We also examined a number of different health and well-being outcomes with widely-used and validated scales. The health and well-being outcomes we assessed include:

  • Physical Health (Physical Component Summary Measure, SF-12v2; Maruish, 2012): A measure that includes questions that assess physical functioning and degree of bodily pain. This component is weighted (Maruish, 2012; Sanderson & Andrews, 2002) and is scored on a scale of 0 (poor physical health) – 100 (excellent physical health). Thus higher scores indicate better physical health.
  • Mental Health (Mental Component Summary Measure, SF-12v2; Maruish, 2012): A measure that includes questions that assess mental health and emotional functioning. This component is weighted (Maruish, 2012; Sanderson & Andrews, 2002) and is scored on a scale of 0 (poor mental health) – 100 (excellent mental health). Thus higher scores indicate better mental health.
  • Life Satisfaction (Satisfaction with Life Scale, Diener et al., 1985): A five item scale that assesses how satisfied the respondent is with their life as a whole. On a scale of 1 (strongly disagree) to 7 (strongly agree) women were asked if they agreed with five statements about their life, such as “In most ways my life is close to my ideal” and “The conditions of my life are excellent.” Scale items were summed and a scale score of 5 (low life satisfaction) to 35 (high life satisfaction) was computed.

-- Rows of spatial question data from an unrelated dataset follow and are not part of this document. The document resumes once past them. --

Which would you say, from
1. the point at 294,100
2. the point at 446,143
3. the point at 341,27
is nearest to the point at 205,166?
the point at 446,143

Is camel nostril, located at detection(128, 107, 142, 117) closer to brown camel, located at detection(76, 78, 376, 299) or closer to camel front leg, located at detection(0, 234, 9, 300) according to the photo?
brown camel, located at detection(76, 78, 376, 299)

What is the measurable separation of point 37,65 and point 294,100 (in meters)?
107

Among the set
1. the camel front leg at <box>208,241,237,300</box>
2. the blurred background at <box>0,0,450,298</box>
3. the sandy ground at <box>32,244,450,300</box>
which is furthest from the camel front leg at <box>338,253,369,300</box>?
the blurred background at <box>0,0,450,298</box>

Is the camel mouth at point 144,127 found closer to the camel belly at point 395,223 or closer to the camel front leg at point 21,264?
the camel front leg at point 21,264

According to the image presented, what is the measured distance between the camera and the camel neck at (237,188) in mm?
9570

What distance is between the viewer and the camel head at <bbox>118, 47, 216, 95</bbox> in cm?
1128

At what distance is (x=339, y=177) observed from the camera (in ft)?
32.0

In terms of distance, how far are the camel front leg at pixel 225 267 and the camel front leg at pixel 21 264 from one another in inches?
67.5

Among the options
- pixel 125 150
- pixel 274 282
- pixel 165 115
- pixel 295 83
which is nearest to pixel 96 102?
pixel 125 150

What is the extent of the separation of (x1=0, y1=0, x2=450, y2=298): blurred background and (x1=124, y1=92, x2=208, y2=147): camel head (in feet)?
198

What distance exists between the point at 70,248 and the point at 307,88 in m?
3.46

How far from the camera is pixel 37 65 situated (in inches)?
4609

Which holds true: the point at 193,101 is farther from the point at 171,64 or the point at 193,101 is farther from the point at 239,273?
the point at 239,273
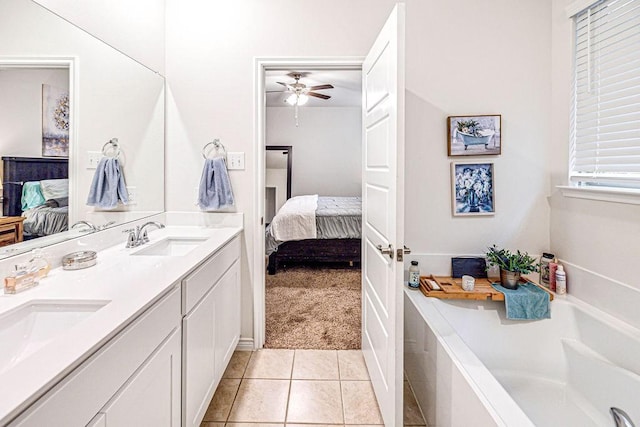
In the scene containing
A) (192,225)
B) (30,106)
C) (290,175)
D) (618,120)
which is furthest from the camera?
(290,175)

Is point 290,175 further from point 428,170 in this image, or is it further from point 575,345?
point 575,345

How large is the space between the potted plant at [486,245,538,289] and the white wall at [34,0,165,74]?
2.46 meters

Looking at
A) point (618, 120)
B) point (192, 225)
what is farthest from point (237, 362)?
point (618, 120)

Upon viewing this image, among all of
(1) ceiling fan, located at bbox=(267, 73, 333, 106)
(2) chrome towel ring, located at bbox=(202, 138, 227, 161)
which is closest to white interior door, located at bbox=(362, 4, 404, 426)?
(2) chrome towel ring, located at bbox=(202, 138, 227, 161)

Thus higher scores indicate greater life satisfaction.

The mean (average) scale scores for each health outcome are presented below in Table 7, by age group. Standard deviations are presented in parentheses.

Table 7 – Mean health and well-being scale scores, by age group*

  40–49 year olds (N=358) 50–59 year olds (N=385) 60+ year olds (N=96) Total(N=839)
  M (SD) M (SD) M (SD) M (SD)
Physical Health^ 55.3 (6.8) 53.3 (8.6) 52.1 (8.2) 54.0 (7.9)
Mental Health^ 45.8 (10.1) 47.0 (10.1) 49.9 (9.2) 46.8 (10.1)
Life Satisfaction 24.9 (6.9) 24.2 (6.9) 24.3 (6.5) 24.5 (6.9)

*Tallies do not add to total N because of missing data.

^Scales are weighted with US norming data, whereby M=50, SD=10 (Maruish, 2012; Sanderson & Andrews, 2002).

As shown in Table 7, respondents in all age groups reported average to good mental and physical health and well-being, with some variation by age.

As can be seen in Table 7, physical health worsened with age, whereby women aged between 40 and 49 years reported better physical health than their older colleagues aged between 50 and 59 years and those aged 60 years and older.

In contrast, mental health appeared to improve with age, whereby women aged 60 years or over reported better mental health than their younger colleagues aged between 40 and 49 years and 50 and 59 years.

Life satisfaction did not differ significantly by age group.